Fabrice Dumartin vom FC Metz… in Amilly

Fabrice Dumartin vom FC Metz… in Amilly
Fabrice Dumartin vom FC Metz… in Amilly
-

Mehr als 770 Reiter gingen am vergangenen Wochenende in Amilly zum dreitägigen Springwettbewerb, der im Steeve and Mathilde Rousseau Stables stattfand.

Fabrice Dumartin gewann am Sonntag mit Alvin du Reverdy den Pro1 Grand Prix über 1,40 m. Nach einem fehlerfreien Lauf und einer Latte im Stechen rangierte der in der Region Paris beheimatete Lothringer vor dem Reiter aus der Burgund-Franche-Comté, Frédéric Alvès, und dem Norman Ludovic Borg.

Im Alter von 60 Jahren nahm Fabrice Dumartin, der noch nie eine Profikarriere begonnen hatte, regelmäßig an Wettkämpfen auf höchstem Niveau teil, nahm an prestigeträchtigen Veranstaltungen teil und gewann 1998 den Nations Cup in Hickstead (England) und den Großen Preis von Luzern (Schweiz). Allegretto.

Pech mit den Olympischen Spielen

Als erster Reservist bei den Olympischen Spielen in Sydney im Jahr 2000 und als Vorauswahl für Seoul 1988 und Atlanta 1996 wird er es nicht bis zum Ende schaffen. Die Pferde, mit denen er vorausgewählt wurde, starben kurz vor den Spielen an Koliken. „Es hat eine große Wirkung und beruhigt. »

Nach einer Pause im Jahr 2017 nahm der Reiter vor anderthalb Jahren das Reiten auf „sehr amateurhafte“ Weise mit seinem einzigen Pferd, Alvin du Reverdy, wieder auf. „Ich hatte ihn sehr guten Reitern anvertraut, denen es nicht gelang, ihn zu verkaufen. Also habe ich es zurückbekommen“, erklärt er.

Der 14-jährige Alvin du Reverdy ist ein komplexes Pferd. „Er ist sehr schwer zu reiten, verfügt über enorme körperliche Ressourcen, er ist sehr respektvoll, aber äußerst sensibel. Er muss am Tag vor den Wettkämpfen viel arbeiten. »

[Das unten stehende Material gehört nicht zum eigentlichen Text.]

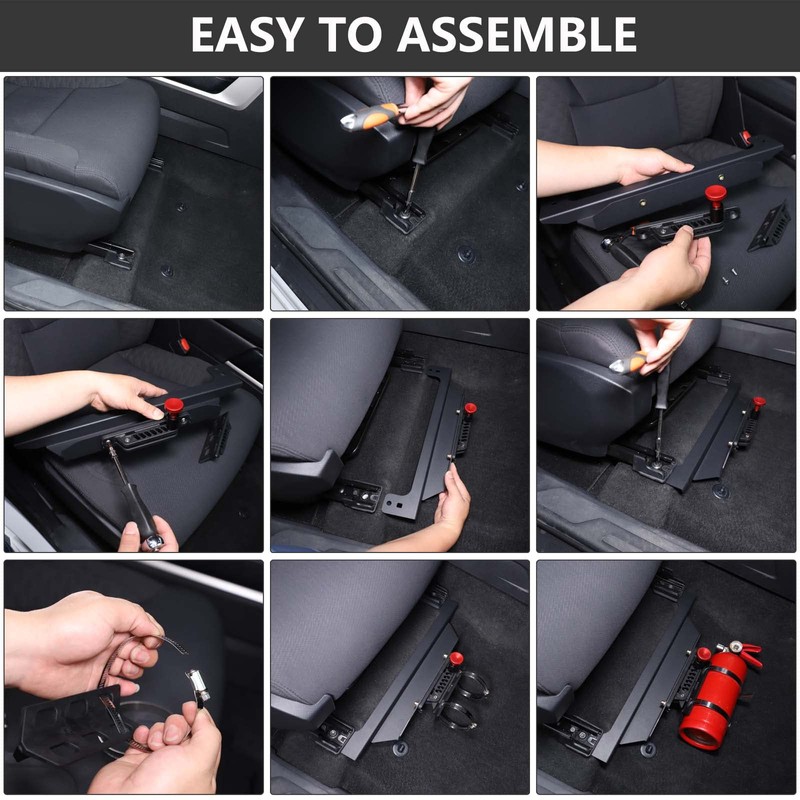 EASY TO ASSEMBLE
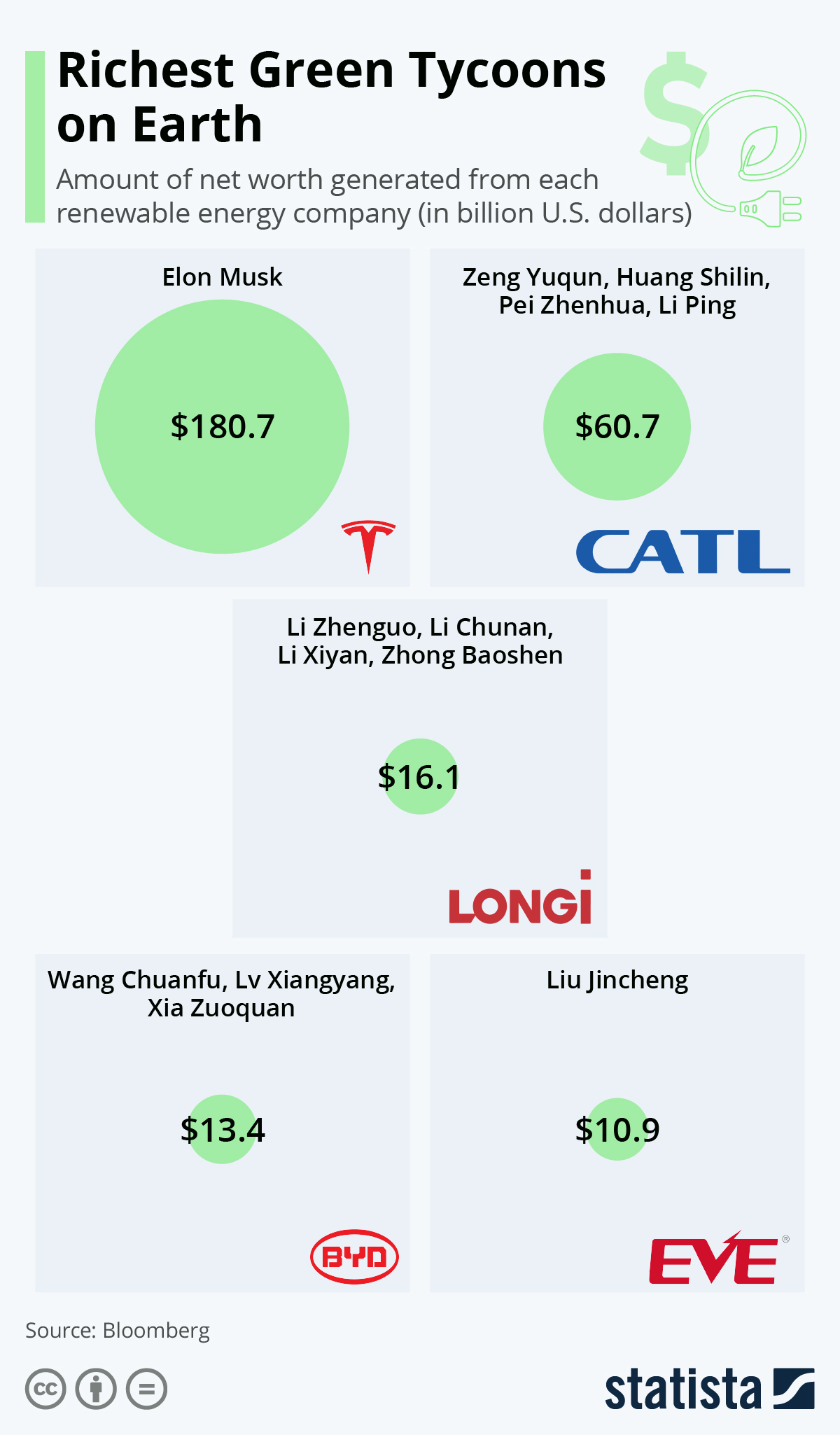 Richest Green Tycoons on Earth

Amount of net worth generated from each renewable energy company (in billion U.S. dollars)

Elon Musk

$180.7

Zeng Yuqun, Huang Shilin, Pei Zhenhua, Li Ping

$60.7

CATL

Li Zhenguo, Li Chunan, Li Xiyan, Zhong Baoshen

$16.1

LONGi

Wang Chuanfu, Lv Xiangyang, Xia Zuoquan

$13.4

BYD

Liu Jincheng

$10.9

EVE

Source: Bloomberg

statista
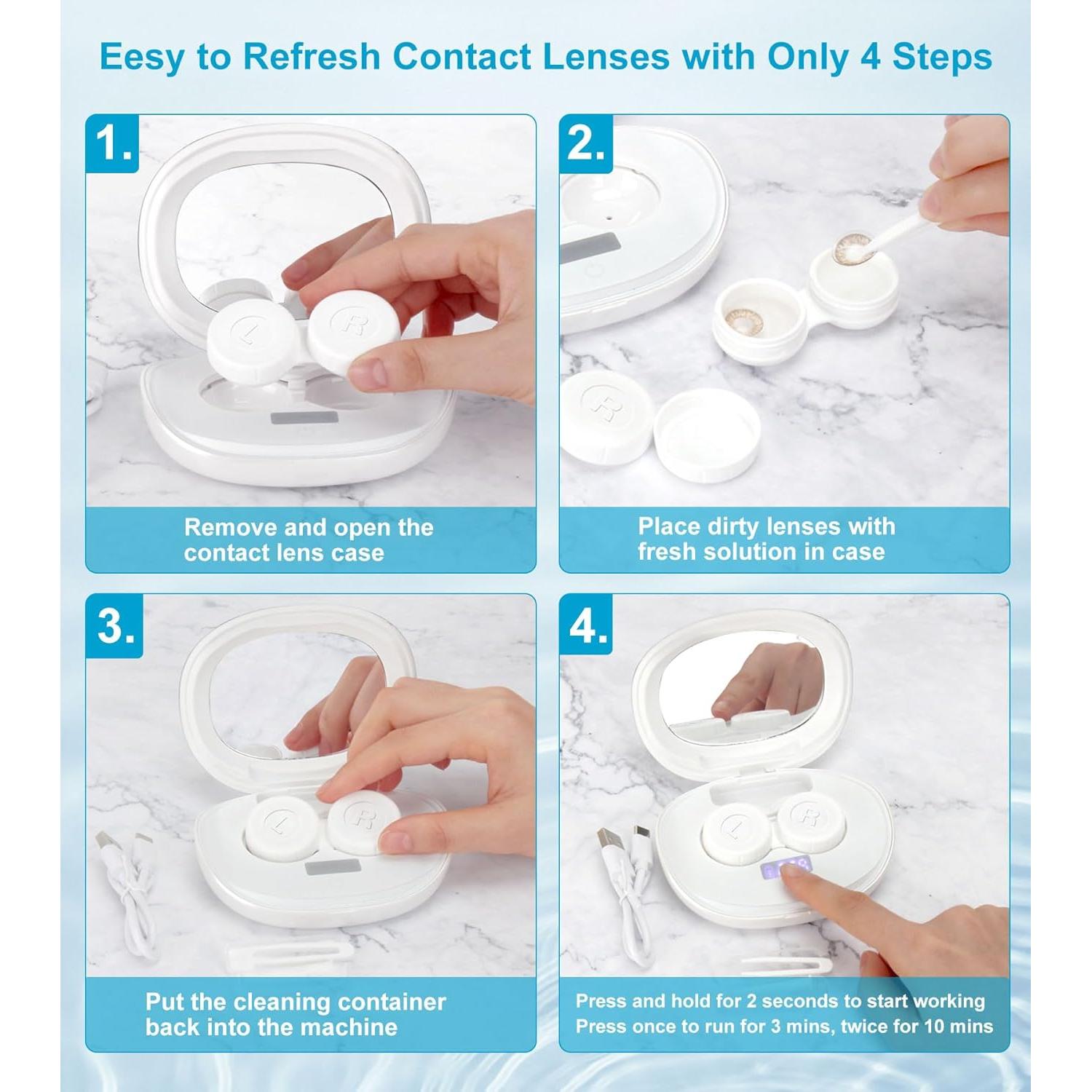 Eesy to Refresh Contact Lenses with Only 4 Steps

1.

L R

Remove and open the contact lens case

2.

R

Place dirty lenses with fresh solution in case

3.

L R

Put the cleaning container back into the machine

4.

L R

Press and hold for 2 seconds to start working
Press once to run for 3 mins, twice for 10 mins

Da er am Samstag und Sonntag an Wettkämpfen teilgenommen hatte, hatte Alvin am ersten Tag Schwierigkeiten. „Wenn er ruhig ist, ist er ein Pferd, das leicht zu reiten ist, andernfalls kann es unkontrollierbar werden. Ich glaube, dass Pferde eine außergewöhnliche Moral haben müssen, um auf die Rennstrecke zu gehen. »

Bevor Fabrice Dumartin eine Karriere als Reiter begann, begann er mit dem Fußball und spielte für die Jugendmannschaft des FC Metz an der Seite von Carmelo Micciche und Marco Morgante, die ihrerseits Professionalität erlebten. Fabrice Dumartin verließ die Steigeisen 1978, in dem Jahr, in dem sein Vater Aimé Präsident des FC Metz wurde und damit die Nachfolge eines gewissen Carlo Molinari antrat, bevor dieser 1983 die Leitung des lothringischen Vereins übernahm. Seitdem ist Fabrice Dumartin Manager eines Real Immobilienentwicklungsunternehmen und heute bei den Écuries Richard Breul in Marcoussis (Essonne).

„Ich arbeite unter der Woche und reite am Wochenende. Die Betreuung des Pferdes obliegt dem Stallpersonal. Ich gehe nicht oft dorthin, aber die gesamte Organisation ist sehr seriös und strukturiert, weil ich nicht weiß, wie man das macht …“

-

PREV Spanien – Frankreich (2-1): --Redaktionsnotizen
NEXT Olympische Spiele Paris 2024 – Anne Hidalgo: Wir wissen, wann sie in der Seine schwimmen wird!